[Source records]
# # #

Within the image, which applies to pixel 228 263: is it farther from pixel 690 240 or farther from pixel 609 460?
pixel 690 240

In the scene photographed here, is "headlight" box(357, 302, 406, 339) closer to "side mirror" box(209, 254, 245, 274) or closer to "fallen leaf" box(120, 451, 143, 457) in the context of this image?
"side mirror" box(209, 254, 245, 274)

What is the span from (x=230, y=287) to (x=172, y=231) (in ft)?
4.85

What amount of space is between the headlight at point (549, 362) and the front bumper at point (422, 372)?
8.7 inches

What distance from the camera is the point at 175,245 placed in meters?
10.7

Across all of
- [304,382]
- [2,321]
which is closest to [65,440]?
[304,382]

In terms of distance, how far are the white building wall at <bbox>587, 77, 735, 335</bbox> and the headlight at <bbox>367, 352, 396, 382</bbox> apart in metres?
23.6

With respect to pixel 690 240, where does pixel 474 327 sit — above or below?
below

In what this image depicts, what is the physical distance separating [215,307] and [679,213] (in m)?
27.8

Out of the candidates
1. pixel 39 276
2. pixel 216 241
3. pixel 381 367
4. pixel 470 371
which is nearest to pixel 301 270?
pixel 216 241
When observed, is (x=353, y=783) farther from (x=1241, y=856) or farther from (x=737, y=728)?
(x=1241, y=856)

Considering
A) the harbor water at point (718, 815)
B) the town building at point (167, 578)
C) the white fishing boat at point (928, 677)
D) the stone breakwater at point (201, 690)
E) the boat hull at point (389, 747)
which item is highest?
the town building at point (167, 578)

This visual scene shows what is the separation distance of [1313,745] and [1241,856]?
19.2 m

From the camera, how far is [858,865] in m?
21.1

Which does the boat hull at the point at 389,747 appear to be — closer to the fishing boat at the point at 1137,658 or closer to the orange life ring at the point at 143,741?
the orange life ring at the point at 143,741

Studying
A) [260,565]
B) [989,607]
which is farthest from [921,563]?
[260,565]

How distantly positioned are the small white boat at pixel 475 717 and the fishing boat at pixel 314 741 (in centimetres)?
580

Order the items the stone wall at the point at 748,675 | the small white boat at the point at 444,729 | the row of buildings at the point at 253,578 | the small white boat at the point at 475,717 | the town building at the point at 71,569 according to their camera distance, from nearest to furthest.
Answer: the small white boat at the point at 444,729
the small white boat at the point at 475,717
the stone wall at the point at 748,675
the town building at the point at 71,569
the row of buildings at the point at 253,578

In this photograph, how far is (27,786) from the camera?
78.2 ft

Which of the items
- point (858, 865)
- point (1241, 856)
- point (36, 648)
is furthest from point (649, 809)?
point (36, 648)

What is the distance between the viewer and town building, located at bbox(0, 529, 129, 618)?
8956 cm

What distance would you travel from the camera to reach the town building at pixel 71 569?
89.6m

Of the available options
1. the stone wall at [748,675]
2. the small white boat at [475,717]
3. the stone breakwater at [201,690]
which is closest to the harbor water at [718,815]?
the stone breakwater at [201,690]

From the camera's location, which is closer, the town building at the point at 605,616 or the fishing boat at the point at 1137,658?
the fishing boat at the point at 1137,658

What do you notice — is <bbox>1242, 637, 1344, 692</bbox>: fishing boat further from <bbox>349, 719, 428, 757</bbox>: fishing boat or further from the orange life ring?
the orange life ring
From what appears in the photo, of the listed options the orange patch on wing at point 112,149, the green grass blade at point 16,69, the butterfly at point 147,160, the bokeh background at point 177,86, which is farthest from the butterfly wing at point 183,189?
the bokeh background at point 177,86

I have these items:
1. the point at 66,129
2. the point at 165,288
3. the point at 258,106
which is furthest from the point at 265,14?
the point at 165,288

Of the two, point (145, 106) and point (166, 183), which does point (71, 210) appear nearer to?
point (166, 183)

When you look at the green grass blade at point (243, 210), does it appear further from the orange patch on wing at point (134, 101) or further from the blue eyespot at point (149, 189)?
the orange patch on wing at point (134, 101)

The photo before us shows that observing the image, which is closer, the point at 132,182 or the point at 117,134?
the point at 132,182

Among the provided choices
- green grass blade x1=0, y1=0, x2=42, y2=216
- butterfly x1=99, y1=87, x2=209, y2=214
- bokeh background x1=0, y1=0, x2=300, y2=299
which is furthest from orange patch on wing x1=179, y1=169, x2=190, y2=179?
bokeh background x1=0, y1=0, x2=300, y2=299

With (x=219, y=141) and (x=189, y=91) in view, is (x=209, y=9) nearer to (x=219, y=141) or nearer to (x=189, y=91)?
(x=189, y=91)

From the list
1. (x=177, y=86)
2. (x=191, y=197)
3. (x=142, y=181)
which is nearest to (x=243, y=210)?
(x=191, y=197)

# # #

▶ What to do
Every entry must be output again, exactly as written above.

▶ The completed task
Within the image, which applies to pixel 228 263: is it farther from pixel 690 240 or farther from pixel 609 460?
pixel 690 240

In the scene photographed here, is "headlight" box(357, 302, 406, 339) closer to "side mirror" box(209, 254, 245, 274) or closer to "fallen leaf" box(120, 451, 143, 457) in the context of this image?
"side mirror" box(209, 254, 245, 274)

What is the span from (x=230, y=287) to (x=172, y=231) (in ft)?
4.85

What amount of space is between the headlight at point (549, 362) and the front bumper at point (422, 372)?
8.7 inches

What distance from the camera is the point at 175,245 placed in meters?
10.7

Across all of
- [304,382]
- [2,321]
which is closest to [65,440]?
[304,382]

In terms of distance, how far are the white building wall at <bbox>587, 77, 735, 335</bbox> and the headlight at <bbox>367, 352, 396, 382</bbox> apart in metres?
23.6

With respect to pixel 690 240, where does pixel 474 327 sit — above or below?
below

In what this image depicts, what is the physical distance separating [215,307] and [679,213] (in m)?
27.8

Out of the candidates
1. pixel 39 276
2. pixel 216 241
3. pixel 381 367
4. pixel 470 371
which is nearest to pixel 301 270?
pixel 216 241
When observed, is (x=353, y=783) farther from (x=1241, y=856) or farther from (x=737, y=728)?
(x=1241, y=856)

Considering
A) the harbor water at point (718, 815)
B) the town building at point (167, 578)
C) the white fishing boat at point (928, 677)
D) the stone breakwater at point (201, 690)
E) the boat hull at point (389, 747)
which item is highest?
the town building at point (167, 578)

This visual scene shows what is the separation distance of [1313,745] and [1241,856]?
19.2 m

From the camera, how far is [858,865] in m?
21.1

Which does the boat hull at the point at 389,747 appear to be — closer to the fishing boat at the point at 1137,658 or closer to the orange life ring at the point at 143,741?
the orange life ring at the point at 143,741

Studying
A) [260,565]
B) [989,607]
which is farthest from [921,563]?
[260,565]

How distantly positioned are the small white boat at pixel 475 717 and the fishing boat at pixel 314 741 (in centimetres)?
580

Order the items the stone wall at the point at 748,675 | the small white boat at the point at 444,729 | the row of buildings at the point at 253,578 | the small white boat at the point at 475,717 | the town building at the point at 71,569 according to their camera distance, from nearest to furthest.
Answer: the small white boat at the point at 444,729
the small white boat at the point at 475,717
the stone wall at the point at 748,675
the town building at the point at 71,569
the row of buildings at the point at 253,578

In this photograph, how far is (27,786) from the camera?
78.2 ft

Which of the items
- point (858, 865)
- point (1241, 856)
- point (36, 648)
is furthest from point (649, 809)?
point (36, 648)

What is the distance between the viewer and town building, located at bbox(0, 529, 129, 618)?
8956 cm

What distance would you travel from the camera to reach the town building at pixel 71 569?
89.6m

Of the available options
1. the stone wall at [748,675]
2. the small white boat at [475,717]
3. the stone breakwater at [201,690]
which is closest to the harbor water at [718,815]?
the stone breakwater at [201,690]

From the camera's location, which is closer, the town building at the point at 605,616 or the fishing boat at the point at 1137,658?
the fishing boat at the point at 1137,658

What do you notice — is <bbox>1242, 637, 1344, 692</bbox>: fishing boat further from <bbox>349, 719, 428, 757</bbox>: fishing boat or further from the orange life ring?
the orange life ring
From what appears in the photo, of the listed options the orange patch on wing at point 112,149, the green grass blade at point 16,69, the butterfly at point 147,160, the bokeh background at point 177,86, which is farthest from the butterfly wing at point 183,189?
the bokeh background at point 177,86

I have these items:
1. the point at 66,129
2. the point at 165,288
3. the point at 258,106
which is furthest from the point at 265,14?
the point at 165,288

Of the two, point (145, 106) and point (166, 183), which does point (71, 210) appear nearer to?
point (166, 183)

When you look at the green grass blade at point (243, 210), does it appear further from the orange patch on wing at point (134, 101) or further from the blue eyespot at point (149, 189)?
the orange patch on wing at point (134, 101)

The photo before us shows that observing the image, which is closer, the point at 132,182 or the point at 117,134?
the point at 132,182

Among the provided choices
- green grass blade x1=0, y1=0, x2=42, y2=216
- butterfly x1=99, y1=87, x2=209, y2=214
- bokeh background x1=0, y1=0, x2=300, y2=299
which is furthest from orange patch on wing x1=179, y1=169, x2=190, y2=179?
bokeh background x1=0, y1=0, x2=300, y2=299

With (x=219, y=141) and (x=189, y=91) in view, is (x=209, y=9) nearer to (x=219, y=141) or nearer to (x=189, y=91)?
(x=189, y=91)

From the list
1. (x=177, y=86)
2. (x=191, y=197)
3. (x=142, y=181)
which is nearest to (x=243, y=210)?
(x=191, y=197)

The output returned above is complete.